[Crawled caption data]
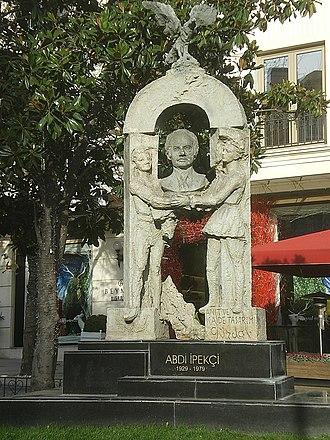 Abdi İpekçi - Memorial statue of Abdi İpekçi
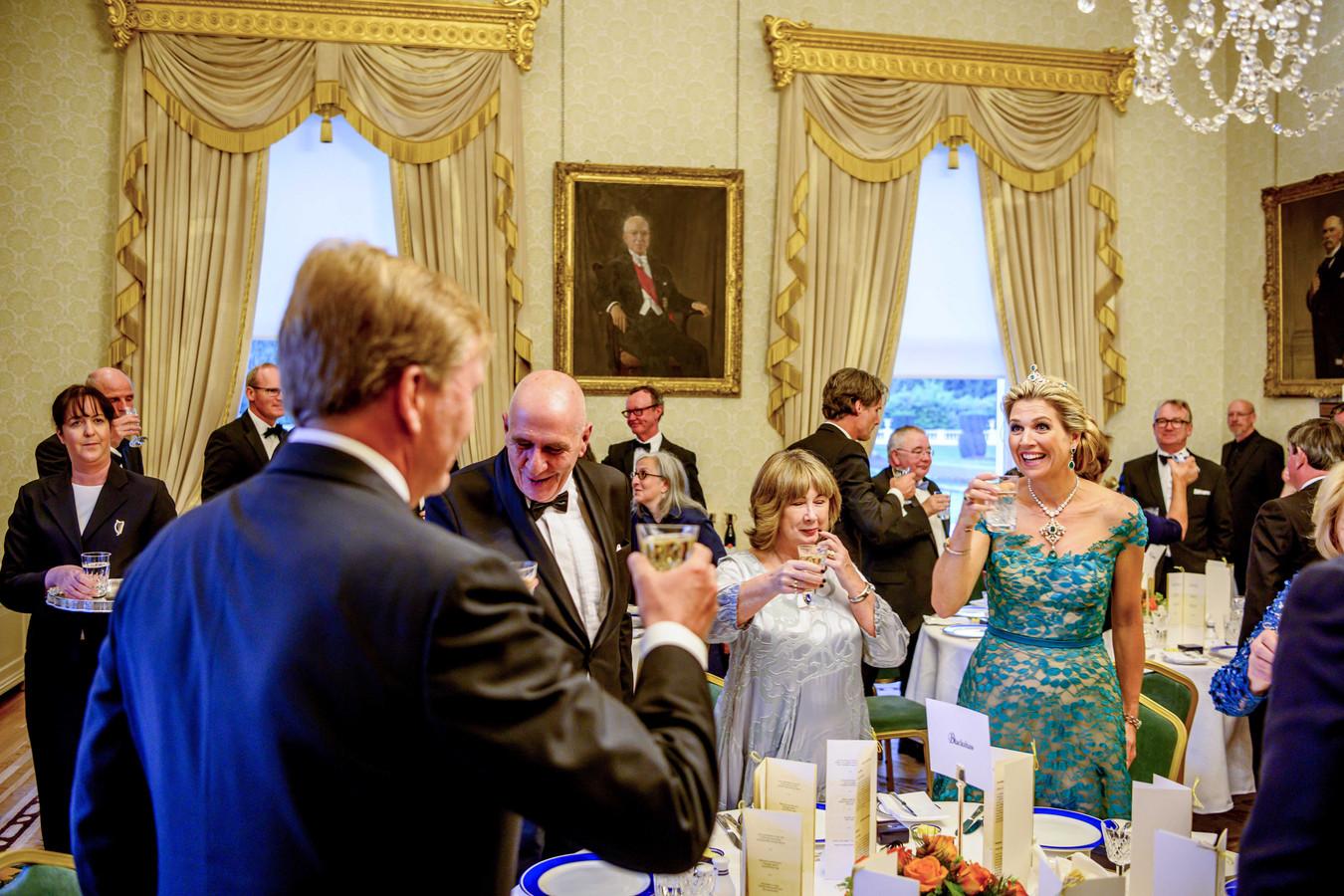 Koning Willem Alexander en koningin Maxima wonen een staatsbanket bij in het presidentieel paleis tijdens de eerste dag van het staatsbezoek aan Ierland.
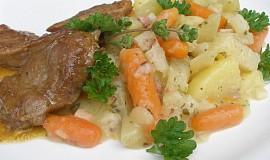 Kedlubny, mrkev, brambory dušené s majoránkovou omáčkou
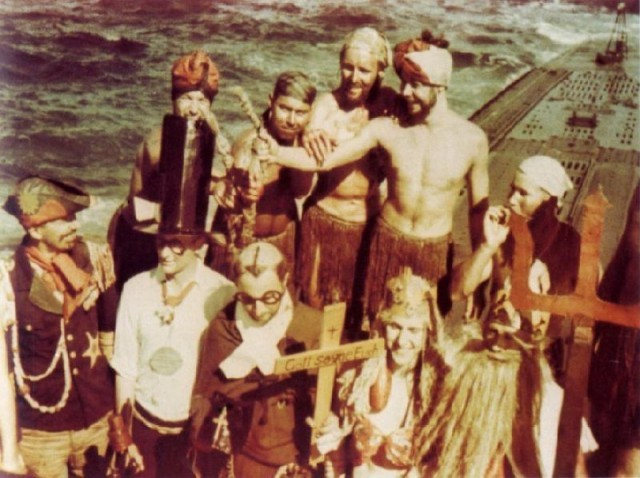 Немецкие подводники из экипажа U 177 празднуют пересечение экватора. Война войной, а праздник Нептуна – дело святое (https://www.u-historia.com)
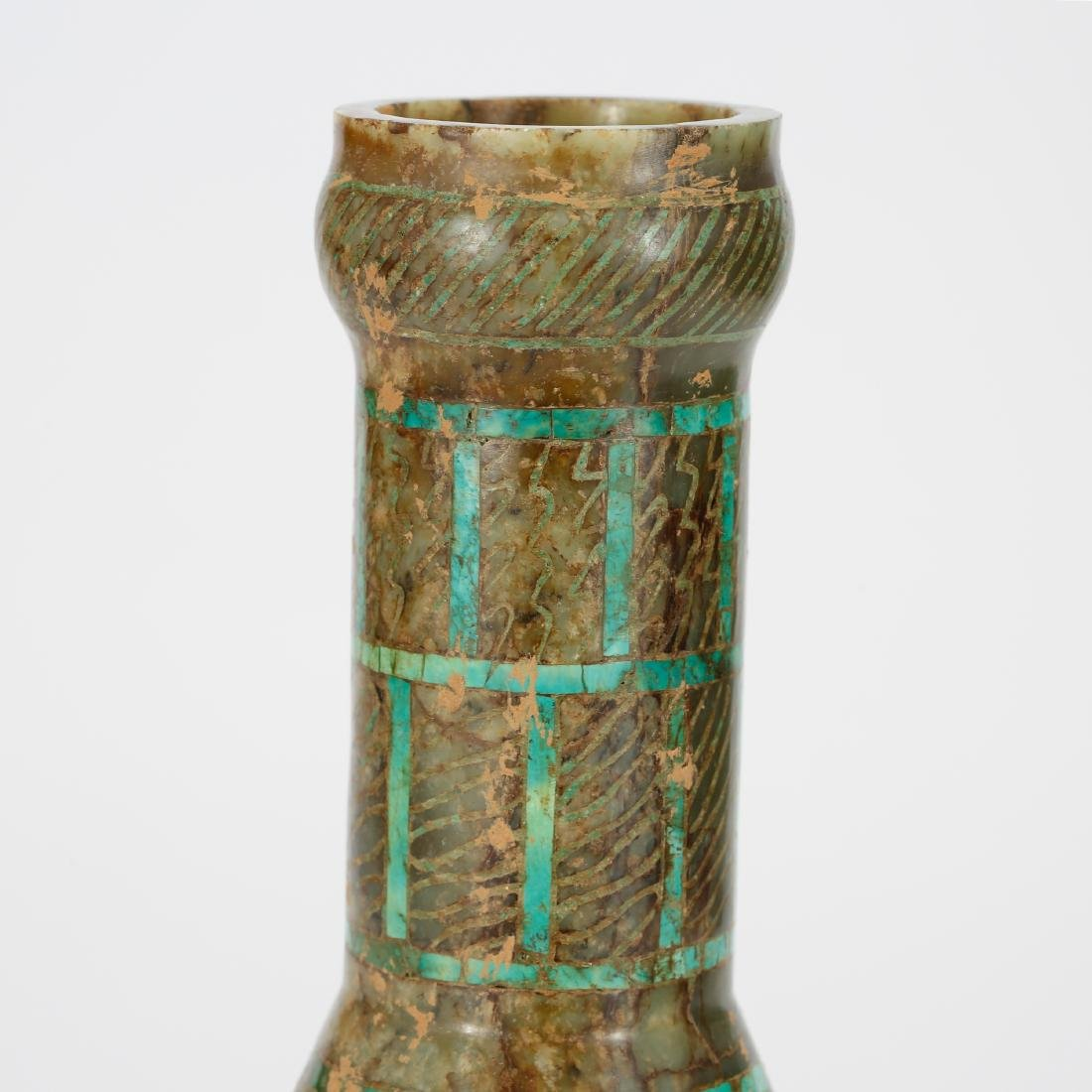 CHINESE ARCHAIC STYLE JADE VASE - 4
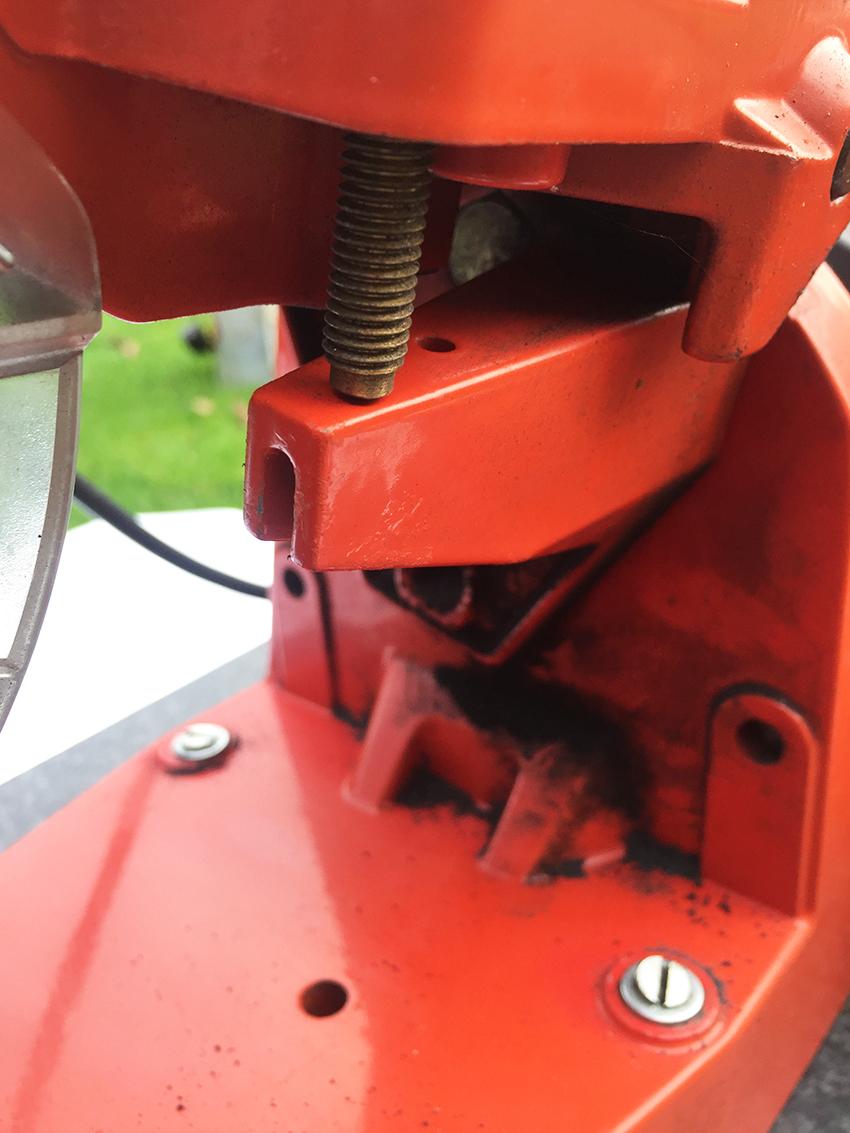 Elektrische kettingslijper instellen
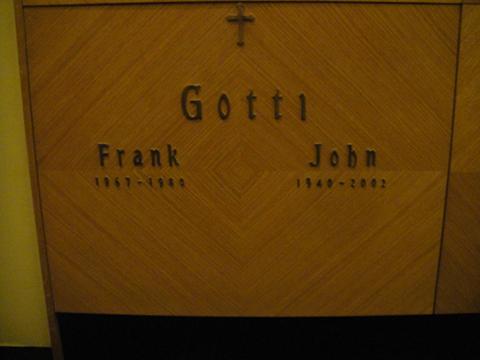 Могила Джона Готти в мавзолее мафии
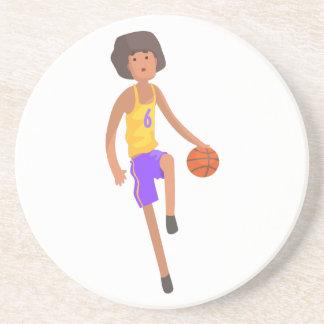Posavasos De Arenisca Jugador de básquet que corre con el pegatina de la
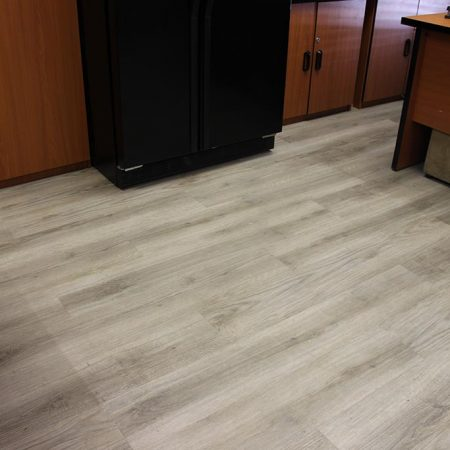 Isocore Classic Mighty Oak Frost Lifestyle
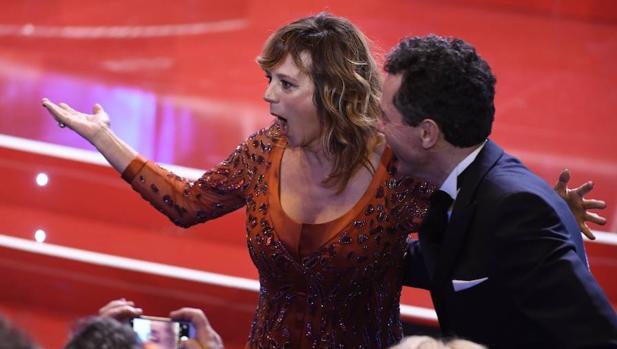 Emma Suárez en el momento de escuchar su nombre como ganadora de su segundo Goya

# Assigned task
Quote, please, only the lines running from the one with "Posavasos De Arenisca" down to the final line of the data above, keeping both ends and skipping the pictures.

# The answer
Posavasos De Arenisca Jugador de básquet que corre con el pegatina de la
 Isocore Classic Mighty Oak Frost Lifestyle
 Emma Suárez en el momento de escuchar su nombre como ganadora de su segundo Goya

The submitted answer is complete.